### Exercise instructions
Each record is to be printed again precisely as it reads.

### Provided information
■ ■ ■ ■ ■ ■ ■

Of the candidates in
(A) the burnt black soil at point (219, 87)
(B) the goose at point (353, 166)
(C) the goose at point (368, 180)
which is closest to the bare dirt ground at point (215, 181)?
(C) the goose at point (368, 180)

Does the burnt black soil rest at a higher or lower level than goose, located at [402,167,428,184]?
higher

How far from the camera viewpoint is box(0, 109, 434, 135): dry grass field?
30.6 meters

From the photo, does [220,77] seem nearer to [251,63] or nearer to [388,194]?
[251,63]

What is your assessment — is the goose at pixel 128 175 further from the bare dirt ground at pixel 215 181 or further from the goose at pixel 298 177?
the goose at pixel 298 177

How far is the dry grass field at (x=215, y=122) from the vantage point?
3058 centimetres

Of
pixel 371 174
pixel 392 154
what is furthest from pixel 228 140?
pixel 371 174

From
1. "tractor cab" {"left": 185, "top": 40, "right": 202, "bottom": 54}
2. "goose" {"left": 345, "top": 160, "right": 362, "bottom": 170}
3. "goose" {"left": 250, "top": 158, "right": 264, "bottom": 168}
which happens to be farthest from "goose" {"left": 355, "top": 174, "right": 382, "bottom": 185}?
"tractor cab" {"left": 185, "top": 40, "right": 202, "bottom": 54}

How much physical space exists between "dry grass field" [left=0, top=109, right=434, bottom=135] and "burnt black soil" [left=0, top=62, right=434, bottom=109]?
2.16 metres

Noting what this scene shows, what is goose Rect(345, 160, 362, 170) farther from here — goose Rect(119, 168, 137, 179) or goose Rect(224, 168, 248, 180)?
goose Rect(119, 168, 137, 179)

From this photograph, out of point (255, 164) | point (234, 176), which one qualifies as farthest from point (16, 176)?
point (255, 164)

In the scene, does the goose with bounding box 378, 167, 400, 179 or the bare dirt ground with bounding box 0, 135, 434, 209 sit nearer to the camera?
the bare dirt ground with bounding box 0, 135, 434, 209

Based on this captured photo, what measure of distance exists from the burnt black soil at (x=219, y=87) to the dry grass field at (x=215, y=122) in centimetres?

■ ■ ■ ■ ■ ■ ■

### Response to this exercise
Of the candidates in
(A) the burnt black soil at point (219, 87)
(B) the goose at point (353, 166)
(C) the goose at point (368, 180)
which is closest to the bare dirt ground at point (215, 181)?
(C) the goose at point (368, 180)

Does the burnt black soil rest at a higher or lower level than goose, located at [402,167,428,184]?
higher

How far from the camera viewpoint is box(0, 109, 434, 135): dry grass field?
30.6 meters

From the photo, does [220,77] seem nearer to [251,63] or nearer to [388,194]?
[251,63]

What is your assessment — is the goose at pixel 128 175 further from the bare dirt ground at pixel 215 181 or further from the goose at pixel 298 177?
the goose at pixel 298 177

How far is the dry grass field at (x=215, y=122) from the vantage point?
3058 centimetres

Of
pixel 371 174
pixel 392 154
what is furthest from pixel 228 140?
pixel 371 174

From
1. "tractor cab" {"left": 185, "top": 40, "right": 202, "bottom": 54}
2. "goose" {"left": 345, "top": 160, "right": 362, "bottom": 170}
3. "goose" {"left": 250, "top": 158, "right": 264, "bottom": 168}
which happens to be farthest from "goose" {"left": 355, "top": 174, "right": 382, "bottom": 185}?
"tractor cab" {"left": 185, "top": 40, "right": 202, "bottom": 54}

How much physical space exists between "dry grass field" [left=0, top=109, right=434, bottom=135] and "burnt black soil" [left=0, top=62, right=434, bottom=109]?
2.16 metres

Noting what this scene shows, what is goose Rect(345, 160, 362, 170) farther from here — goose Rect(119, 168, 137, 179) or goose Rect(224, 168, 248, 180)?
goose Rect(119, 168, 137, 179)

From this photograph, out of point (255, 164) | point (234, 176), which one qualifies as farthest from point (16, 176)?
point (255, 164)

In the scene, does the goose with bounding box 378, 167, 400, 179 or the bare dirt ground with bounding box 0, 135, 434, 209 sit nearer to the camera?
the bare dirt ground with bounding box 0, 135, 434, 209

Based on this captured photo, what measure of distance exists from the burnt black soil at (x=219, y=87) to the dry grass field at (x=215, y=122) in centimetres?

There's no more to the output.